Oltre alla gestione della Parrocchia, poi c’è quella della casa, devo pensare alla pulizia della stessa, a lavare e stirare i panni, fare la spesa, cucinare. Come cristiano, e figlio, devo trovare il tempo anche per onorare mia madre, quindi cerco di trovare almeno mezza giornata alla settimana (quando riesco una per andare a trovarla) visto che si trova in un’altra provincia. Oltre allo spirito devo pensare anche a cercare di mantenere il corpo che Dio mi ha dato in salute, quindi cerco di andare anche due-tre volte, alla sera in palestra. Sento però il bisogno di dedicarmi in modo concreto agli altri, alle persone in difficoltà ma ho difficoltà a stare con le persone che soffrono nel fisico, fatico ad andare negli ospedali a trovare le persone ricoverate, ma mi trovo a mio agio come volontario del carcere ormai sono circa dieci anni che frequento l’istituto penitenziale di Sanremo. Da un po’ di tempo, rimanendo volontario, sono responsabile dei volontari Caritas all’interno della struttura. Un tempo avevo molta più occasione di parlare con i detenuti, stare con loro, pregare insieme a loro ed è stata una bella esperienza, anche di crescita personale. Poi le cose sono cambiate, vi era la necessità urgente di consegnare i vesti ai detenuti nullatenenti che, o perché abbandonati da amici e parenti o perché questi sono in situazione economica difficile, si trovano senza vestiti di cambio. Non si può pensare di voler pregare e parlare di carità quando non si fa concretamente al prossimo che è nella necessità.

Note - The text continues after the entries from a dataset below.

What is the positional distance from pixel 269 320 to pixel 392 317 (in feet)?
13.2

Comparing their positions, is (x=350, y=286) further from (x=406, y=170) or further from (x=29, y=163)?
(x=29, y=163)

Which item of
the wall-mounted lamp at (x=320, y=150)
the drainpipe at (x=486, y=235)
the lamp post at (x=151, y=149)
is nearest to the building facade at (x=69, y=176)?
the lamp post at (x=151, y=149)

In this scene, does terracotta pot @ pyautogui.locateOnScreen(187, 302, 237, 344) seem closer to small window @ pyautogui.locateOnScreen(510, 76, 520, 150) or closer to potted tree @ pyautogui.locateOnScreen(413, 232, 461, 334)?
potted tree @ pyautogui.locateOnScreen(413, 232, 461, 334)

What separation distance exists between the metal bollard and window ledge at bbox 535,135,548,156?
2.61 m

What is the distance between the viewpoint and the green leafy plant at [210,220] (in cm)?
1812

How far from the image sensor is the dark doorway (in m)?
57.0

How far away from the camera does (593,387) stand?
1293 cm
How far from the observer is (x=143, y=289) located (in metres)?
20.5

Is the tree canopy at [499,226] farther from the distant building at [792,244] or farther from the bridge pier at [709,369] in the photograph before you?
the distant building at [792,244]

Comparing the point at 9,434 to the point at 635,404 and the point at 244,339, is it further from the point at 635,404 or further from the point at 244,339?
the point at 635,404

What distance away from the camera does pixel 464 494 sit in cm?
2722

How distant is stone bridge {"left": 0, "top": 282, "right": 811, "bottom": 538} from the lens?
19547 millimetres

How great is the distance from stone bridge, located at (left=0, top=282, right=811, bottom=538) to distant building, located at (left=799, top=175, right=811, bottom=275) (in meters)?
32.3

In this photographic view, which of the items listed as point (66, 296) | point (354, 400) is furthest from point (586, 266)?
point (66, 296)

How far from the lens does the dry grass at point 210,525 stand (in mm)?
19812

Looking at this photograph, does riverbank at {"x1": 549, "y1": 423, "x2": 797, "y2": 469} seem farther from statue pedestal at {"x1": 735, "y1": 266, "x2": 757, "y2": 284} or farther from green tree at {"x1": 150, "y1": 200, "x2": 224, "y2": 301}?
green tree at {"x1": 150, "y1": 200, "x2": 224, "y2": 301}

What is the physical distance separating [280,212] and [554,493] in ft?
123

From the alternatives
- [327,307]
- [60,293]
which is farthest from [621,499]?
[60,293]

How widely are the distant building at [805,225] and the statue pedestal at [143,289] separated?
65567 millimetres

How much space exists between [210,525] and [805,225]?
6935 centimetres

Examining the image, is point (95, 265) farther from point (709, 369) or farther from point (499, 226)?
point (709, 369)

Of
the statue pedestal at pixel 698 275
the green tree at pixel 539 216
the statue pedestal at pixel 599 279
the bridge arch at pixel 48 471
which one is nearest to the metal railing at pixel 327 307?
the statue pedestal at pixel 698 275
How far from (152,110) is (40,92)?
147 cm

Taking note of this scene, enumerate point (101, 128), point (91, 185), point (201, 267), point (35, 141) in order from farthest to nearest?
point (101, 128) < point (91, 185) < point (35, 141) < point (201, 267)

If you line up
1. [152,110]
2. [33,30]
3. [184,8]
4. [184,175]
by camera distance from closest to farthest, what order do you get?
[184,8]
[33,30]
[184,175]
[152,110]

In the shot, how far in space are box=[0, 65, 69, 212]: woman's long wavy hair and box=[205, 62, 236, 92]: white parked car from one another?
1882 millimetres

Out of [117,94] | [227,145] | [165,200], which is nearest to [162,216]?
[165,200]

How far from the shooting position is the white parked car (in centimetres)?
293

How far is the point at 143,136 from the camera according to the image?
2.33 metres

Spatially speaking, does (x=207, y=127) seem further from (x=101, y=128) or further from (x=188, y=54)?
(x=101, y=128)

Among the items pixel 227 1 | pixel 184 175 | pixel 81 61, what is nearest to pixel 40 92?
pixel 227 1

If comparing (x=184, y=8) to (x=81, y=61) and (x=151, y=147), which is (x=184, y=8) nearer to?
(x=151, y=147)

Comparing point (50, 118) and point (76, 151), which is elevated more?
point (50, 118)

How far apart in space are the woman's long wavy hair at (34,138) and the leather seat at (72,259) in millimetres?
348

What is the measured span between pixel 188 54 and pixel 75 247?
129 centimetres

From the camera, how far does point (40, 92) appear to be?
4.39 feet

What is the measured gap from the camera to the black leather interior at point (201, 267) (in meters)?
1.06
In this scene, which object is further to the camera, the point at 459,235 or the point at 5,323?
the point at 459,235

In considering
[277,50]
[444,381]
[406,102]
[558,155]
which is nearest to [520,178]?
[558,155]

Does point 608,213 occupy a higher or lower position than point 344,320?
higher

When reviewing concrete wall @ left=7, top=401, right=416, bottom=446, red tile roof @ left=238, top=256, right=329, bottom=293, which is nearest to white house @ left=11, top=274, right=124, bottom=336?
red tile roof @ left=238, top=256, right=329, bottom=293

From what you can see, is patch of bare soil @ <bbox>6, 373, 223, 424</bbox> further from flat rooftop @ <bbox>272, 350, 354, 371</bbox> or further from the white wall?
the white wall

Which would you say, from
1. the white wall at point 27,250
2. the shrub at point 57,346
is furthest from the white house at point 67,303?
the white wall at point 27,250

Così ho colto l’invito della direzione e del Vescovo e grazie anche della Caritas diocesana e nazionale, ho organizzato, insieme all’aiuto di preziosi collaboratori, una distribuzione di vestiario nel carcere; in fondo anche i missionari prima di parlare di Dio, fanno vedere concretamente che cos’è la carità.
Si riesce ad andare avanti grazie alla preghiera, affidandosi al Signore e alla comunità che mi sostiene. Con molti gesti concreti mi fanno capire che mi vogliono bene, che mi stimano, che in caso di bisogno loro ci sono (anche noi sacerdoti abbiamo bisogno delle preghiere e del sostegno degli altri). So che la porta di alcuni di loro è sempre aperta, se sono in ritardo e non sono riuscito a prepara pranzo, basta una chiamata e loro aggiungono un piatto, oppure a volte condividono le prelibatezze che hanno preparato. Questo fa bene sia al corpo che allo spirito.